BRP Inc. (DOO.TO) – Odd Lot Tender Offer – C$800 Upside

Current Price: C$102.36

Offer Price: C$103 – C$120

Upside: C$800 (if priced in the middle of the range)

Expiration date: 6th of May 2022

 

Imporant:  The write-up below refers to BRP tender carried out back in 2021. For the information on the current 2022 tender please refer to this comment.

 

Due to high withholding taxes, this idea is suitable only for Canadian residents or others who are not subject to these taxes.

On the 15th of June, BRP Inc. announced intentions to launch a substantial issuers bid (tender offer) for C$350m. Consideration stands at C$94-C$113/share and the company expects to buy c. 4% of its shares. Odd lot priority is included with C$140 downside vs C$1700 upside. Non-Canadian investors will be subject to substantial withholding taxes. In 2019, paid-up capital used to be C$4.21/share and has likely remained at similar levels at the moment. Net of withholding taxes the consideration would be C$80.6-C$96.7/share. More precise information should be included in the upcoming issuer bid circular.

As the shares are currently trading close to pre-announcement prices and close to the lower limit, odd-lot arbitrageurs have a cheap (downside capped at C$140 or -1.5%) one-month option to wait for any positive developments or improvement in BRP share price. There might also be a play with BRP July options (for U.S. listing, ticker DOOO) assuming the share price remains within the tender offer range during this time – however, options trading volume is very limited.

The offer is likely to end up oversubscribed. Two major shareholders (Beaudier group) owning 27.7% of shares will make proportionate tenders to maintain their proportionate stake in BRP. Overall, arguments in favor of the upper limit pricing seem limited and it’s quite possible that the final price could be set at the lower half of the price range.

- Data for review -
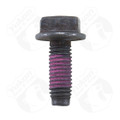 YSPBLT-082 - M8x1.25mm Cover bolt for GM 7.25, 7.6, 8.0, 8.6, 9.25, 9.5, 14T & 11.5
---
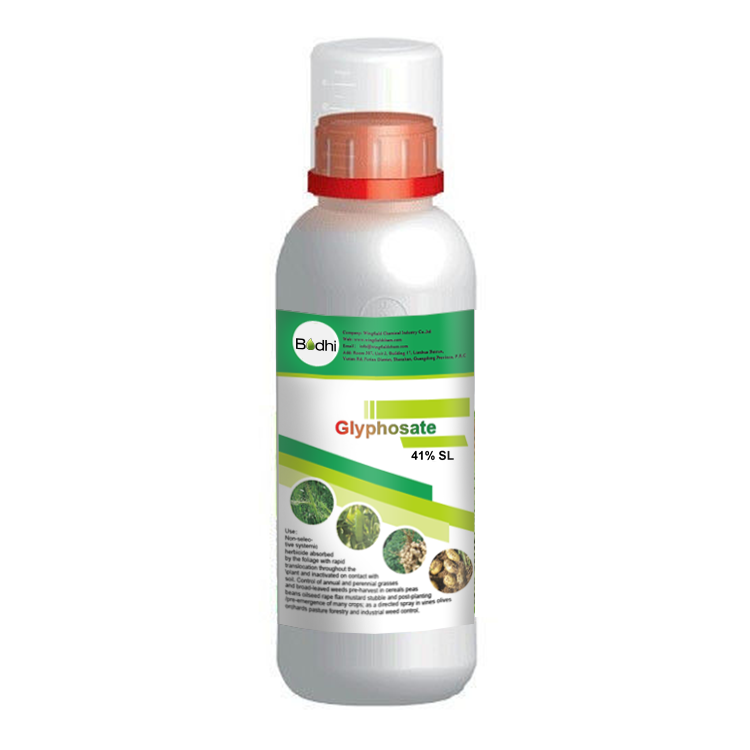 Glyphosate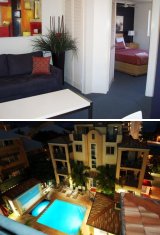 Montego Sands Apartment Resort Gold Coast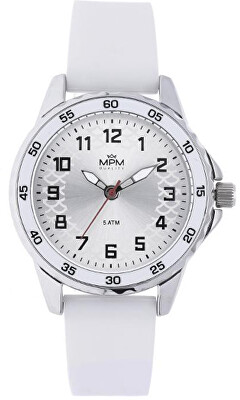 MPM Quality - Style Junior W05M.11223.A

- Work instruction A -
In the write-up on the BRP tender offer, what share of BRP do the two major shareholders in the Beaudier group own?
- Work instruction B -
Carry on the write-up about the BRP tender offer from the point where it stops.

- Exercise response A -
27.7%

- Exercise response B -
BRP Inc. has already done a similar tender in June’19 for 6%-7% of the outstanding shares at C$44-C$52/share. Beaudier Group, which owned 29% at the time and another major shareholder Bain Capital (21.3%) also tendered their shares proportionally. The offer ended up slightly prorated – 95.8% of the tendered shares were accepted at C$47.3/share. This time, however, the press release did not mention Bain Capital’s (currently owns 19%) intentions, so maybe the shareholder will abstain from tendering.

As the shares are currently trading close to pre-announcement prices and close to the limit, odd-lot arbitrageurs have a cheap (downside capped at C$170) one month option to wait for any positive developments or improvement in BRP share price.

 

BRP Inc.

The company designs, develops, manufactures and distributes powersports vehicles and marine products. Portfolio of products includes Ski-Doo and Lynx snowmobiles, Sea-Doo jetskis, Can-Am on- and off-road vehicles, Alumacraft, Manitou, Quintrex, Stacer and Savage boats, Evinrude and Rotax marine propulsion systems as well as Rotax engines for karts, motorcycles and recreational aircraft.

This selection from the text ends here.